Jesus não morreu por acaso, nem por doença, nem por acidente. Embora a comunidade cristã vá dizer que sua cruz se explica pelos desígnios da presciência de Deus (At 2,23; 4,28), é preciso, contudo, considerar os fatores históricos. Jesus foi levado à morte por causa do anúncio do Reino de Deus, o que implicava também o anúncio de outra imagem de Deus. Seja o anúncio do Reino de inclusão e igualdade, de perdão e liberdade, seja o anúncio de Deus como Pai de ternura, compaixão e misericórdia, isso incomodou os chefes religiosos.

Desde o início de seu ministério público e no decorrer de sua missão de anunciar o Reino e denunciar as práticas idolátricas do antirreino propagadas pelos chefes religiosos, Jesus foi perseguido. Foi ficando cada vez mais clara, para Jesus, a percepção de que a realização da vontade do Pai teria que passar pela entrega de sua vida. Mesmo que os evangelhos reflitam a interpretação das comunidades cristãs, há sólidas evidências de que o Jesus terreno revelou ter consciência do significado salvífico de sua morte (RYAN, 2020, p. 60-64). É o que se pode notar na indicação de que não veio para ser servido mas para servir (Mc 10,45), nos anúncios da paixão (Mc 8,31; 9,31; 10,32-34), nos relatos da instituição da eucaristia, em que ele manifesta a confiança de que sua morte servirá para a restauração de Israel e a renovação da aliança divina (Mt 26,26-30; Mc 14,22-26; Lc 22,14-20), e na oração no Getsêmani, na qual ele entrega sua vida àquele a quem chamava de Abbá (Mt 26,36-45; Mc 14,32-42; Lc 22,39-46). O próprio Jesus – e não apenas a comunidade cristã – deve ter lido sua morte à luz de textos proféticos: o martírio de um judeu fiel poderia expiar os pecados do povo (2Mc 7,37-38), o suplício do servo sofredor exerce o papel de sofrimento vicário no plano de Deus (Is 52,13–53,12). A confissão de fé dos primeiros cristãos de que a morte de Jesus tem poder salvífico (1Ts 5,10; Rm 4,25; 1Cor 15,3) certamente se fundamenta em atitudes e palavras do próprio Jesus.

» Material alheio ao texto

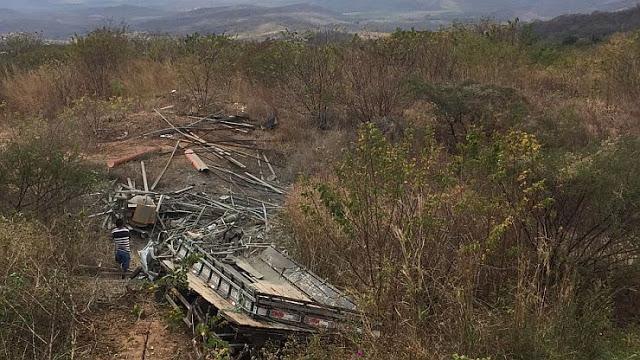 """MOTORISTA MORRE APÓS CAMINHÃO TOMBAR NA """"CURVA DA MORTE"""" EM IPUEIRAS"""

5.1 A morte como oferta sacrificial

Ligada à morte, a ideia de sacrifício foi bastante útil para os Santos Padres explicarem o modo como se dá a salvação do gênero humano por Jesus Cristo (RYAN, 2020, p. 97-100). Clemente de Roma ensinava que o sangue de Cristo foi precioso para o Pai, já que foi derramado para a expiação do pecado humano e trouxe a graça do arrependimento. Atanásio ensinava que Jesus, oferecendo-se a si mesmo como sacrifício sem mancha, entregou-se à morte no lugar de todos os seres humanos, para acertar as contas com a morte e libertá-los das consequências da primeira transgressão. Segundo Ambrósio, por sua auto-oferenda, Jesus redimiu a carne humana, que era sujeita ao pecado. João Crisóstomo, nas homilias sobre a Carta aos Hebreus, se refere à morte de Cristo como sacrifício de propiciação para comprar o fim da raiva de Deus. De modo diverso, Agostinho afirma que o sacrifício de Cristo não foi para aplacar a ira de um Deus furioso, mas consequência de sua encarnação, que implicava a manifestação de sua solidariedade plena, até a morte na cruz, com a humanidade ferida e perdida.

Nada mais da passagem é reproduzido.